<<<<

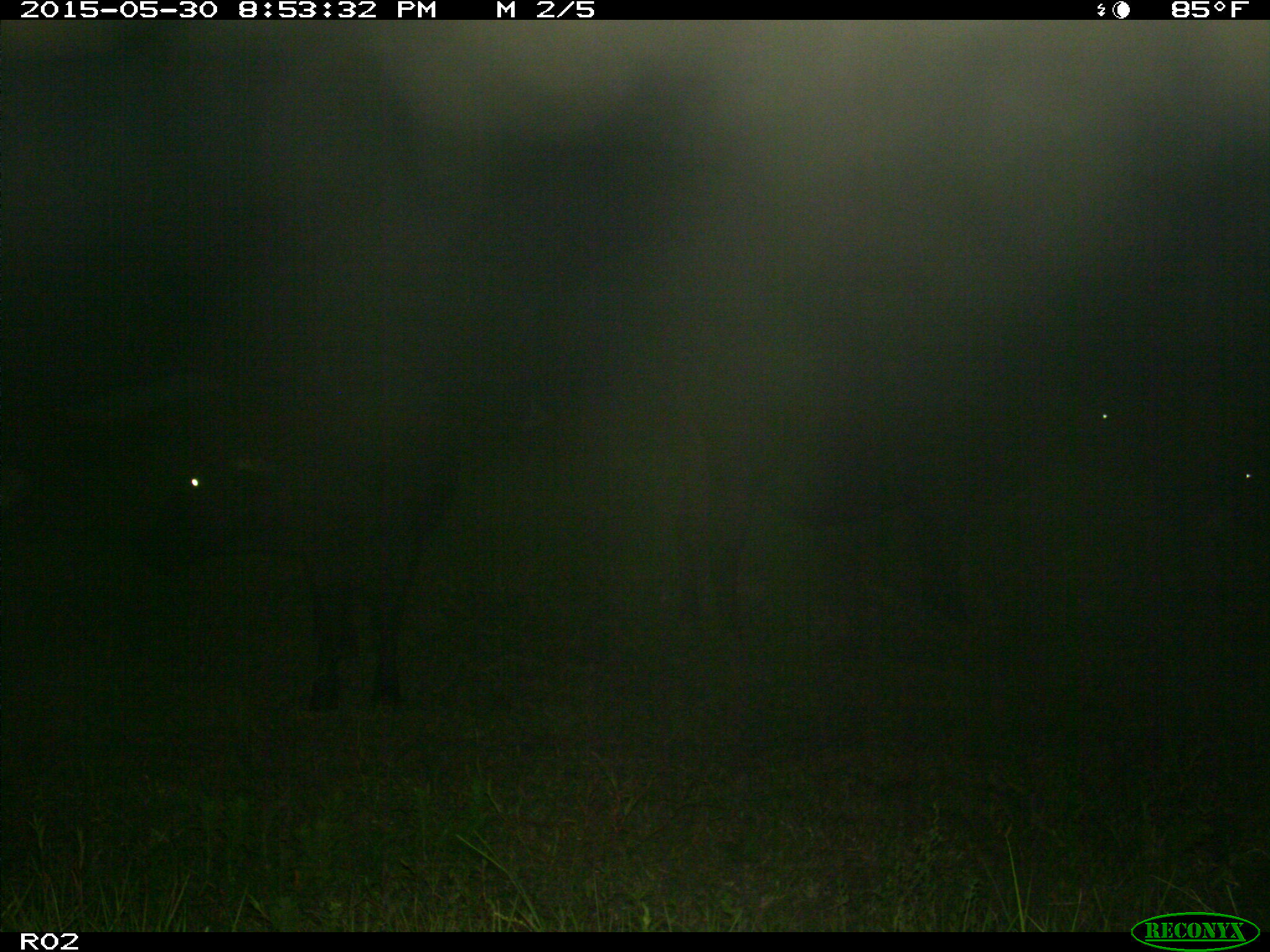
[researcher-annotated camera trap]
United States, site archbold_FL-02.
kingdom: Animalia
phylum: Chordata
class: Mammalia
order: Artiodactyla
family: Bovidae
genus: Bos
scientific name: Bos taurus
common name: domestic cow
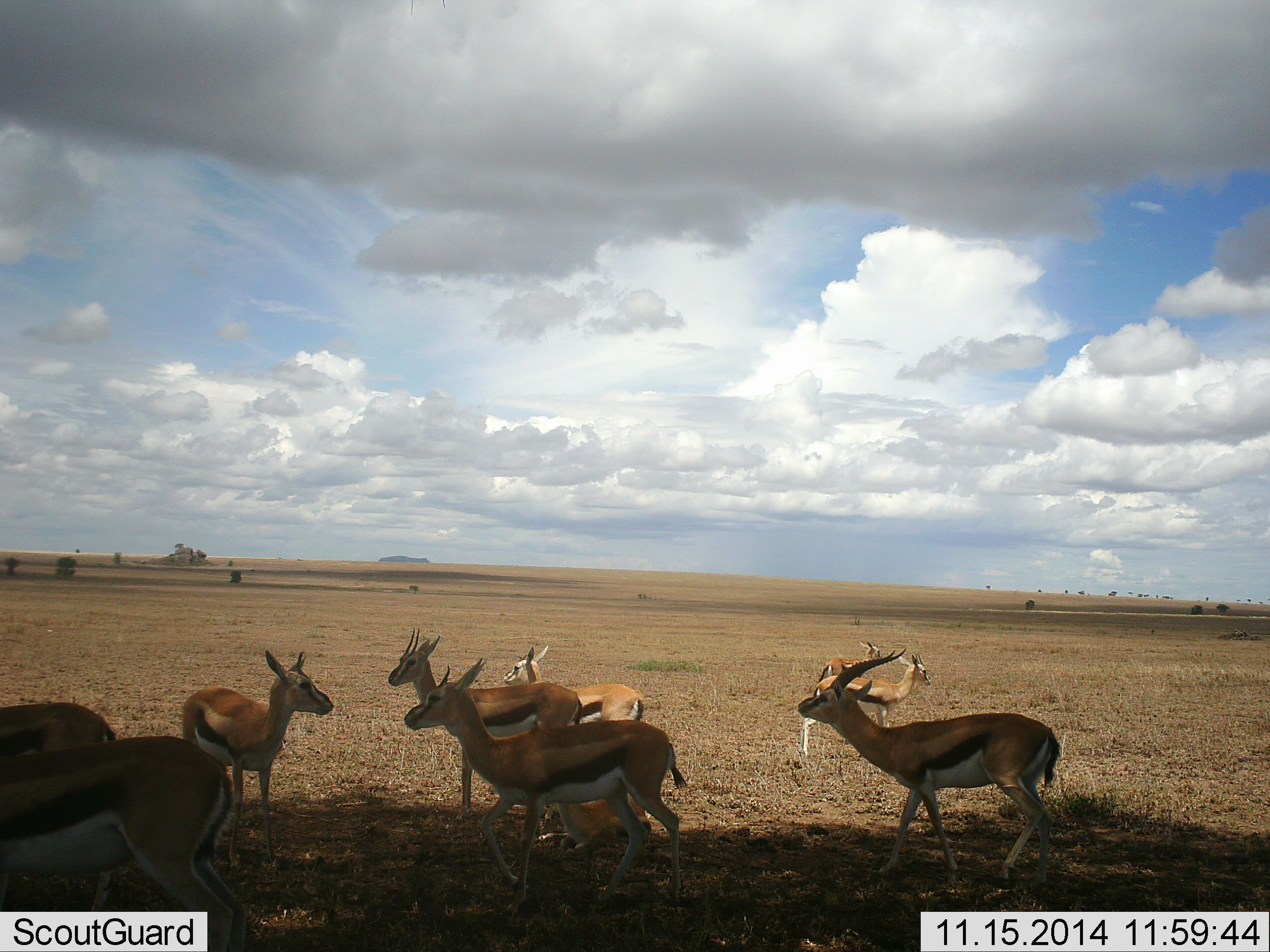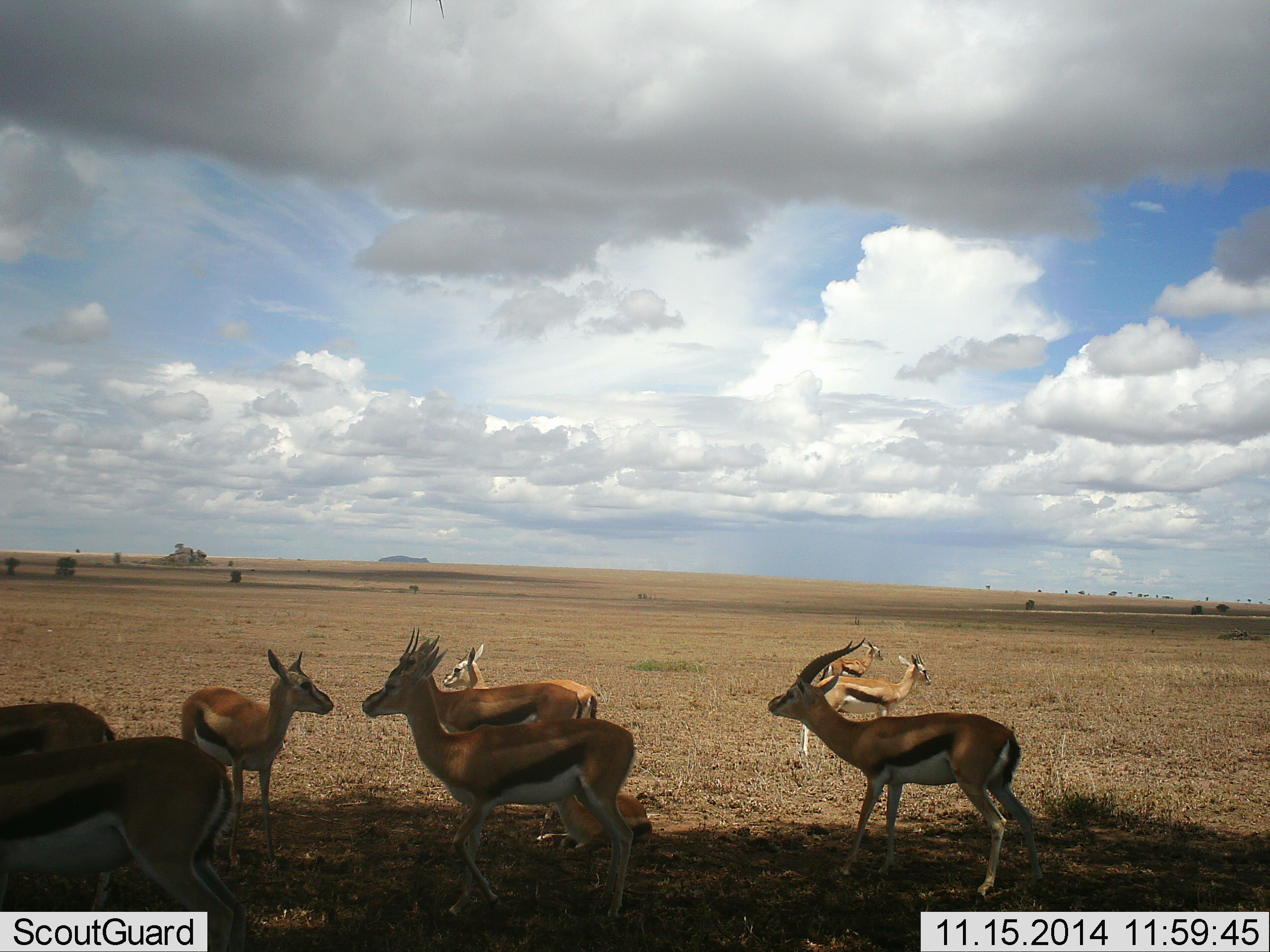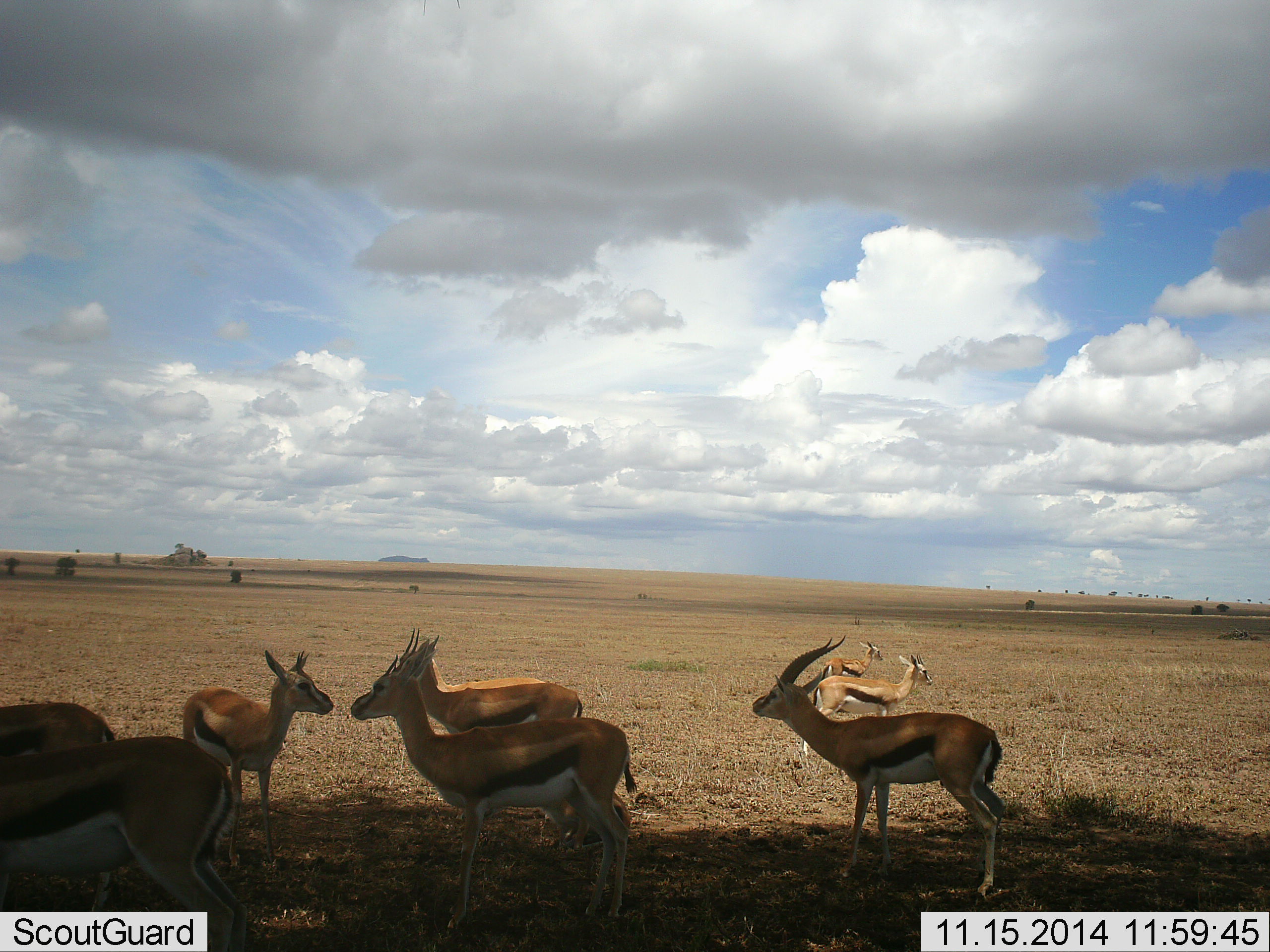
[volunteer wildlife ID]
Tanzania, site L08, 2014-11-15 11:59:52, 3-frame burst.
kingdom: Animalia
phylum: Chordata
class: Mammalia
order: Artiodactyla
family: Bovidae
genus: Eudorcas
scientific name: Eudorcas thomsonii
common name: thomson's gazelle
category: gazellethomsons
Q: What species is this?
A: Gazellethomsons (thomson's gazelle) (Eudorcas thomsonii).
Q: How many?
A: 9.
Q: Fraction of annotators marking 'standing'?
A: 80%.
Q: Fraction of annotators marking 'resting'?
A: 30%.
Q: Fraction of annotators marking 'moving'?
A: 90%.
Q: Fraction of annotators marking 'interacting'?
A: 0%.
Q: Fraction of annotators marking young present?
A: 0%.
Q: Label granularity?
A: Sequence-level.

>>>>

Of the lines above, show those in which "annotators" appears.

Q: Fraction of annotators marking 'standing'?
Q: Fraction of annotators marking 'resting'?
Q: Fraction of annotators marking 'moving'?
Q: Fraction of annotators marking 'interacting'?
Q: Fraction of annotators marking young present?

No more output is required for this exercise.